* [TASK MATERIAL]
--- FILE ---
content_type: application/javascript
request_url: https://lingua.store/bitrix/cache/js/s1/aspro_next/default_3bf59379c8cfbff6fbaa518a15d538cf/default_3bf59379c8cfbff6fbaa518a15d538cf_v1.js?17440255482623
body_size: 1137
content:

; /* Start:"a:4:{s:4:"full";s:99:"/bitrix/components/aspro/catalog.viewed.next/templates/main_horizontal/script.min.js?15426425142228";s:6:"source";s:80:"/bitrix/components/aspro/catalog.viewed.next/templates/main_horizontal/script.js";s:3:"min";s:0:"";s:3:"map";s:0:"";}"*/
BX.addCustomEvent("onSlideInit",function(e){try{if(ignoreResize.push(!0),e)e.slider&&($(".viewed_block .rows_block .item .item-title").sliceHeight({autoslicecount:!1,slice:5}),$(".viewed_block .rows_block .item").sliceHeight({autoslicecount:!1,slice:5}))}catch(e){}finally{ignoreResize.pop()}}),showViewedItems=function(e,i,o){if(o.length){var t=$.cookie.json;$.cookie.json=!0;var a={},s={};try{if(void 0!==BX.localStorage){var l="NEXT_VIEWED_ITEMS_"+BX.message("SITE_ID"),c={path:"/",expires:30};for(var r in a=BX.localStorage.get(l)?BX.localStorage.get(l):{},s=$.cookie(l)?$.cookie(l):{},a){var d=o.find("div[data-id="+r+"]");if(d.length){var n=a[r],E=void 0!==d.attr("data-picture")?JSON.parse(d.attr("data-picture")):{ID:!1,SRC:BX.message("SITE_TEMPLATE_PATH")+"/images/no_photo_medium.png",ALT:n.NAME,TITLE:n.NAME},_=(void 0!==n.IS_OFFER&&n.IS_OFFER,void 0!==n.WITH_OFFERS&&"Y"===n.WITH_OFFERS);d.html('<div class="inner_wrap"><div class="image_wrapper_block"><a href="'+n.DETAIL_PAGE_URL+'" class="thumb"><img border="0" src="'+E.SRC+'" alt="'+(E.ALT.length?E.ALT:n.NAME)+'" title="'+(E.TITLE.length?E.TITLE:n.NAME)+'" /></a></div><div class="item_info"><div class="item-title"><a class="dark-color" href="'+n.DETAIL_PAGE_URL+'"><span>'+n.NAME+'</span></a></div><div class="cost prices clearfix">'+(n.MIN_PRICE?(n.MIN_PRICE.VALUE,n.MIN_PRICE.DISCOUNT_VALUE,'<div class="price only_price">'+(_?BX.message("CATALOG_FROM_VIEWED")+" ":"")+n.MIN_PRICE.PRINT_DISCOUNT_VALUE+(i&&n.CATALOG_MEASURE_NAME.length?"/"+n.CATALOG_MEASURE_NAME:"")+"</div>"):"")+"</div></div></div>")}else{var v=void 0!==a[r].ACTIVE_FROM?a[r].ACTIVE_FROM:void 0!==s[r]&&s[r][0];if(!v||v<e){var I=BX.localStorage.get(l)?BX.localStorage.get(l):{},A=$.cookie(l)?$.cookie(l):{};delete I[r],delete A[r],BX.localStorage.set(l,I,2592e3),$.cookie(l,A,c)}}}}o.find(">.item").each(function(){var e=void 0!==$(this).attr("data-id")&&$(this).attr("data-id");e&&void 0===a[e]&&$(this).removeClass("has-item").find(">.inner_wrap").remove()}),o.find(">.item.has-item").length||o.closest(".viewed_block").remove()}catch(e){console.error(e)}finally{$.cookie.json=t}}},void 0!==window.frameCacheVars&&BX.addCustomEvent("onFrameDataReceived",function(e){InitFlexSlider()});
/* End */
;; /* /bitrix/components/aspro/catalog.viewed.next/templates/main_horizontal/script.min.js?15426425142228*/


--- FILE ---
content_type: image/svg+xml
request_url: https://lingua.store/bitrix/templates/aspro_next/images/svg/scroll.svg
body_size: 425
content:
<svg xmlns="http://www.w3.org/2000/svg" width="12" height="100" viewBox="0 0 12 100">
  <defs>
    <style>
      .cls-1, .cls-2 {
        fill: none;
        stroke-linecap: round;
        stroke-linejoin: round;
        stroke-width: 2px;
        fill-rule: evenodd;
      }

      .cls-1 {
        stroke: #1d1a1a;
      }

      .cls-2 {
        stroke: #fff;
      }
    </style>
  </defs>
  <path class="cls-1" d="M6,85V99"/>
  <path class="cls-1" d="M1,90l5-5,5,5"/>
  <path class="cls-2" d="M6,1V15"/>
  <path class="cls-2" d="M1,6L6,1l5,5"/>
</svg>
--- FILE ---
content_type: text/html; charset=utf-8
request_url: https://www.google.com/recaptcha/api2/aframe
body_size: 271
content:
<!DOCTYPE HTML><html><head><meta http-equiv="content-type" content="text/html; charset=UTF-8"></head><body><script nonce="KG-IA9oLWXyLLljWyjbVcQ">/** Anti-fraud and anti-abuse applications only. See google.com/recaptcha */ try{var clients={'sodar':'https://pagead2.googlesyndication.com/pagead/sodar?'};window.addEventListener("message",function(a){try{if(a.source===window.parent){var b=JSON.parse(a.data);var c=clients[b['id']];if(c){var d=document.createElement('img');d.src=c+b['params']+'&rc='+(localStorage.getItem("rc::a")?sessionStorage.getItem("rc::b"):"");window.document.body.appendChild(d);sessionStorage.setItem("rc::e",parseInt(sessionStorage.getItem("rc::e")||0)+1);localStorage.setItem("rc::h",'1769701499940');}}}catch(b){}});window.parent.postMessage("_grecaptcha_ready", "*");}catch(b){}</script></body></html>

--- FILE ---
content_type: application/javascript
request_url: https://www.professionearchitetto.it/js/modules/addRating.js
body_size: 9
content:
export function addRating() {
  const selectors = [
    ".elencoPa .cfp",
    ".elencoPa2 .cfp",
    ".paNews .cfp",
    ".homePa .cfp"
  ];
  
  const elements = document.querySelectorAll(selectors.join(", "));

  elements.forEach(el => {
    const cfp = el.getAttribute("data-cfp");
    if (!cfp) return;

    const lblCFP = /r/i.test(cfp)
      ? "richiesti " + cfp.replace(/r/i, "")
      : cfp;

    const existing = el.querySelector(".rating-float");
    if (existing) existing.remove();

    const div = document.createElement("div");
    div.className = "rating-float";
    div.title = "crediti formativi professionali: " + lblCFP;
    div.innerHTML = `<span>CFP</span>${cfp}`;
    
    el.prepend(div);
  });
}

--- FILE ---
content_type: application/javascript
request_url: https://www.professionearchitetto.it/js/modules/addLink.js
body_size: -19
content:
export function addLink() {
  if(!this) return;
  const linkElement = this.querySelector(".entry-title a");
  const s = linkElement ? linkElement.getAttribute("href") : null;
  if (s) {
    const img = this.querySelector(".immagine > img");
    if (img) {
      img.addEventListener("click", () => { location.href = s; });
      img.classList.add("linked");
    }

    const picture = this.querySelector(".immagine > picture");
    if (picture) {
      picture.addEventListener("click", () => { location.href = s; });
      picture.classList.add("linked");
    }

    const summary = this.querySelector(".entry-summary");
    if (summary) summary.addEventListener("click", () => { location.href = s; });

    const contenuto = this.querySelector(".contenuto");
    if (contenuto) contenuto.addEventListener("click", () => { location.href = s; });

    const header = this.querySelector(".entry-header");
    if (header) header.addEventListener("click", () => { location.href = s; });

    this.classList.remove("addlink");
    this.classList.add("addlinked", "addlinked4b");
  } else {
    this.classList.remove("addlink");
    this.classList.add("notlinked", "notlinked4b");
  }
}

* [EXERCISE AIM]
Which of the lines in the listing above include "text"? Report each of them.

* [TASK SOLUTION]
content_type: text/html; charset=utf-8
<!DOCTYPE HTML><html><head><meta http-equiv="content-type" content="text/html; charset=UTF-8"></head><body><script nonce="KG-IA9oLWXyLLljWyjbVcQ">/** Anti-fraud and anti-abuse applications only. See google.com/recaptcha */ try{var clients={'sodar':'https://pagead2.googlesyndication.com/pagead/sodar?'};window.addEventListener("message",function(a){try{if(a.source===window.parent){var b=JSON.parse(a.data);var c=clients[b['id']];if(c){var d=document.createElement('img');d.src=c+b['params']+'&rc='+(localStorage.getItem("rc::a")?sessionStorage.getItem("rc::b"):"");window.document.body.appendChild(d);sessionStorage.setItem("rc::e",parseInt(sessionStorage.getItem("rc::e")||0)+1);localStorage.setItem("rc::h",'1769701499940');}}}catch(b){}});window.parent.postMessage("_grecaptcha_ready", "*");}catch(b){}</script></body></html>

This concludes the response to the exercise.